March 09, 2019

Cleopatra is said to have used honey in several different types of applications and beauty rituals. To keep her skin radiant and exfoliated, she used a combination of sea salt and olive oil.  Rose water was another of her favourite beauty secrets, that kept her skin soft and smooth. Women today follow the same rituals and  it's clear, the concept of putting fresh raw food on your face isn't a new one. We believe in fresh raw.

Commercial businesses produce extracts for use in skin care and although something like honey starts out as a beautiful raw ingredient, it ends up being far from being raw. In commercial settings many herbs and botanicals are processed with different methods into extracts.  Different types of nuts and seeds are made into butters and oils.  Herbs and botanicals are infused in a carrier oil.

We harvest our plant materials when they are their best and with the most nutritional value.  For example, only the top inch or two of the nettle plants are harvested right as soon as they pop out of the ground in the Spring.  They are immediately cleaned and processed into one of our extracts or oils, or they are dehydrated and stored, keeping their vibrant green colour true to when they were picked fresh. It is assumed that if they were being harvested for consumption, these young fresh nettles would be the first chosen. We are very careful in our harvest so as not to pick old, damaged or diseased parts. If we can't eat it, why is it on our skin? 

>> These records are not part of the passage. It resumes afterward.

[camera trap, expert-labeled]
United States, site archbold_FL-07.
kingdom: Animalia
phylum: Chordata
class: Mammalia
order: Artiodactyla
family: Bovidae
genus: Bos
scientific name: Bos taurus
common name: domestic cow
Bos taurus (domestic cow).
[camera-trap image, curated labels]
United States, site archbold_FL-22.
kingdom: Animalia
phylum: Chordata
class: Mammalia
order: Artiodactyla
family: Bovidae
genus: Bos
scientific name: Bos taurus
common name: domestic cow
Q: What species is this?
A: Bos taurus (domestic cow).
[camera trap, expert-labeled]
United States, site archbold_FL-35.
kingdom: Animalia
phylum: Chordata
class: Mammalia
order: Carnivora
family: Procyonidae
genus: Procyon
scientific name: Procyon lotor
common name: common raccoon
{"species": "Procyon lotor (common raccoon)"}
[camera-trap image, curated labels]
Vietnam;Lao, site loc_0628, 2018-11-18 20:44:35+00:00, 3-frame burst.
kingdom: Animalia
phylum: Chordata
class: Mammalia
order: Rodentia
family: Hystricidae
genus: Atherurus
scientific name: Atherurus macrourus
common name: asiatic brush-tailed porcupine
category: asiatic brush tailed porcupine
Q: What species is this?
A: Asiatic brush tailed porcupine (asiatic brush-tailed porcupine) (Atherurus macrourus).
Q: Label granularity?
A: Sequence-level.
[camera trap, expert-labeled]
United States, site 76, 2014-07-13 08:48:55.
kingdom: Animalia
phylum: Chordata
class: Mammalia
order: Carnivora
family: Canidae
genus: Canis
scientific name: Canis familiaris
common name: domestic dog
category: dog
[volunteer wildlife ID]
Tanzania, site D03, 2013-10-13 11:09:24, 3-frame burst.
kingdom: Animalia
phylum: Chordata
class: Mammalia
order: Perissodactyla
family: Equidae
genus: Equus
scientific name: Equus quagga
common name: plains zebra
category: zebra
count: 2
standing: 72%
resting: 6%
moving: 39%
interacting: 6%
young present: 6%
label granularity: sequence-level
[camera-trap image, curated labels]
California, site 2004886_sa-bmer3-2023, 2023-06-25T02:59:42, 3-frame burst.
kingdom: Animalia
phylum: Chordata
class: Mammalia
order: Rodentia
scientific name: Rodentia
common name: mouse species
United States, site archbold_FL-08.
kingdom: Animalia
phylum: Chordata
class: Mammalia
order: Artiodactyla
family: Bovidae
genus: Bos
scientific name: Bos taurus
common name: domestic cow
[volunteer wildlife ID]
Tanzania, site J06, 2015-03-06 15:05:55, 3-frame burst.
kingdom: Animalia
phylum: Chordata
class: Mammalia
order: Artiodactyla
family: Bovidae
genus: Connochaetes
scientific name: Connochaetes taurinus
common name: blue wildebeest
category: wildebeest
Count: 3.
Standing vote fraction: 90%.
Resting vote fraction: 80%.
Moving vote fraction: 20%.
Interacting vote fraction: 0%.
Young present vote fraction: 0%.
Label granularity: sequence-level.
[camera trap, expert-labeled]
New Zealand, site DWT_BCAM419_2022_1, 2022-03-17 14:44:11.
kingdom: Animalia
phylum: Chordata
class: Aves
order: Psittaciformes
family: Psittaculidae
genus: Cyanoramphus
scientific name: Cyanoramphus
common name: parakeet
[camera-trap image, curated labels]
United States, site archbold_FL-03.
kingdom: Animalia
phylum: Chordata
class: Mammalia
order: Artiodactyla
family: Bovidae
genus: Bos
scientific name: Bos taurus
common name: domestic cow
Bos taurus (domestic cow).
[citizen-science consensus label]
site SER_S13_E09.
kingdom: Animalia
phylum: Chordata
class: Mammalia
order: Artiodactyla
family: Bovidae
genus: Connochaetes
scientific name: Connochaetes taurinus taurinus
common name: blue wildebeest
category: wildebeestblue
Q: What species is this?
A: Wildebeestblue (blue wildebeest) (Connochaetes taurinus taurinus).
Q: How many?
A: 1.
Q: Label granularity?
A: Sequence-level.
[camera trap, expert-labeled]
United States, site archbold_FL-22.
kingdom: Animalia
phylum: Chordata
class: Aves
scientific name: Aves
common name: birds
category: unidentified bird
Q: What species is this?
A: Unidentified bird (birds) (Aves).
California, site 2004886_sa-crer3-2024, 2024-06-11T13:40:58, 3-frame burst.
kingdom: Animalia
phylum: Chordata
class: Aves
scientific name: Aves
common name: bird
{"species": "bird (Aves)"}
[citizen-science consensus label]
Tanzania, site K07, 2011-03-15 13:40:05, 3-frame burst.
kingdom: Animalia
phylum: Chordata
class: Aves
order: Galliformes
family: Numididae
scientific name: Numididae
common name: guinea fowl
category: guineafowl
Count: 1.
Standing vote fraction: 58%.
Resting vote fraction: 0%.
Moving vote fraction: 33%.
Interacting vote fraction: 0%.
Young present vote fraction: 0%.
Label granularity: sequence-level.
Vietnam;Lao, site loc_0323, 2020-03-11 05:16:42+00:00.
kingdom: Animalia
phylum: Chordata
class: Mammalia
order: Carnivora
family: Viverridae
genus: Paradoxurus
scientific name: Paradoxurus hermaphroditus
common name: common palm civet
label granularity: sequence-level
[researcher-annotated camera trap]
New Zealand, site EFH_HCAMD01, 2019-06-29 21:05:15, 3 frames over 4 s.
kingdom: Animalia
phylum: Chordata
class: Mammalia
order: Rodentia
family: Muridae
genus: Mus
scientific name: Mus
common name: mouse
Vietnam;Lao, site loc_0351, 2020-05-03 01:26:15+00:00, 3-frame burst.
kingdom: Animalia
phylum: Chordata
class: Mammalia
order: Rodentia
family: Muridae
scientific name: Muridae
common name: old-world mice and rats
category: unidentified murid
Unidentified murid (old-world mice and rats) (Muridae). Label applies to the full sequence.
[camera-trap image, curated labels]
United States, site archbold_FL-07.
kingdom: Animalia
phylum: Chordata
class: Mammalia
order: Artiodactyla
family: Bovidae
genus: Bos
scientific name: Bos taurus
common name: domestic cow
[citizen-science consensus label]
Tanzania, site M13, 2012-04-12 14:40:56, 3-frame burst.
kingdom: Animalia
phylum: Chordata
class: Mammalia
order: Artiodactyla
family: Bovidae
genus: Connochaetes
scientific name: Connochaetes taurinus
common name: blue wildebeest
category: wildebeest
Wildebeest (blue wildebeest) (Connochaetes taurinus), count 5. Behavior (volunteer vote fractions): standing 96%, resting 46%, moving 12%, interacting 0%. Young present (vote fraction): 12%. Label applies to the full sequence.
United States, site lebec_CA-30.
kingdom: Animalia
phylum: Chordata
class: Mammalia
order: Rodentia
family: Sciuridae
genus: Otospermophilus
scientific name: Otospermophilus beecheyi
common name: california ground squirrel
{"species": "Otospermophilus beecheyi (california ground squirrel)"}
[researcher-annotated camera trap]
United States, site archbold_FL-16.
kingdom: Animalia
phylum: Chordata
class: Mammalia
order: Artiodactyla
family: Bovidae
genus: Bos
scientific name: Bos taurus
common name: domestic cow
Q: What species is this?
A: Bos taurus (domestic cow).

At home an independent can make their own extracts (tinctures in alcohol/ethanol), oils, and glycerites (also known as tinctures without ethanol).  Extracts in ethanol and glycerol produce different strengths of extracts.  There are some great advantages to producing your own extracts, be them with ethanol, glycerol or oil.

1.  You know the quality of the plant material being processed.
2.  It is cost effective.
3.  You can control the method of processing.
4.  You can create different blends using multiple herbs/botanicals.

Fresh and dried herbs and botanicals are mixed with alcohol to produce a tincture. Tinctures are also known as herbal medicines and are consumed for various reasons. We produce and use consumable grade tinctures in our skin care products  If you are concerned about the alcohol, be rest assured our resulting extract contains low alcohol through process. A low percentage of alcohol in a skin care product is perfectly fine and is often added to enhance skin absorption of the great actives we use. Plant material you wish to tincture (leaves, flower roots, bark or berries) can be dried or fresh when extracting with either ethanol or vegetable glycerol. We prefer fresh picked in the growing season, but we use our own organically grown, harvested and dehydrated plant material in the winter. 
Depending on the plant material being used, a ratio of ethanol and water are placed in a jar with the plant material.  The process will take several days to weeks until maturity. Created properly, the results are clearly outstanding. Pictured is a nettle tincture.  

Glycerol (which is also technically an alcohol) will extract the same plant material as ethanol. These are made by using water and glycerin and adding the herbs or botanicals of your choice to the mixture. Consumable glycerites have to be made with food grade vegetable glycerin rather than cosmetic grade which is what is used in skin care products. Although at Soap Works we use many types of leaves and flowers in all of our processed extracts, our favourite part of a plant to extract from is fruit.  Pictured here are two raw fresh fruit glycerites. The first is made from raspberries, blackberries, kiwi and blueberries which produces an extract that has a beautiful fruit filled aroma and the colour is gorgeous. It is very easy to see by the colour that the glycerin has indeed extracted valuable constituents. In the second we've used our organically grown oranges from our citrus greenhouse.  Again, the scent of the liquid is intoxicating and the colour is divine. Isn't it amazing that these can be found in our skin care products? 


Some points about extracts in glycerol:

1.  Glycerol doesn't preserve as well as ethanol does.
2.  Glycerol doesn't have the same power to extract as does ethanol, producing a weaker extract.
3.  It's an alternative to using an alcohol based extract, for those who feel alcohol is not safe.
4.  Glycerol remains stable even when heated.
5.  Natural and environmentally friendly.

Macerates are plant materials infused into a carrier oil to produce an oil with some of the benefits of the plant material being infused. The choice of carrier oil is determined by the intent of use. There are various processes using heat or sun and these processes take different amounts of time to mature. Dried eaves and flowers can be infused in different types of carrier oils like sunflower seed oil, olive oil or almond oil, to produce and infused oil. An infused oil like calendula oil or evening primrose oil would be produced this way. This is not a method we use with fresh fruit or vegetables.

Some of the dried plant material commonly used for all of these processes are: rosemary leaves, lavender buds, comfrey roots and leaves, chamomile flowers, mint leaves, lemon balm, calendula petals, thyme leaves, mullein leaves and nettle.  There are many other plants that can be used but be careful to choose consumable plants if you are creating a tincture as a medicine.  There are many plants that are toxic if ingested, so study carefully before you make your choice.

There are lots of information websites on extract production procedures.  Study before you begin. Practice good manufacturing procedures, work with sanitized equipment and choose your ingredients with knowledge of what they contain.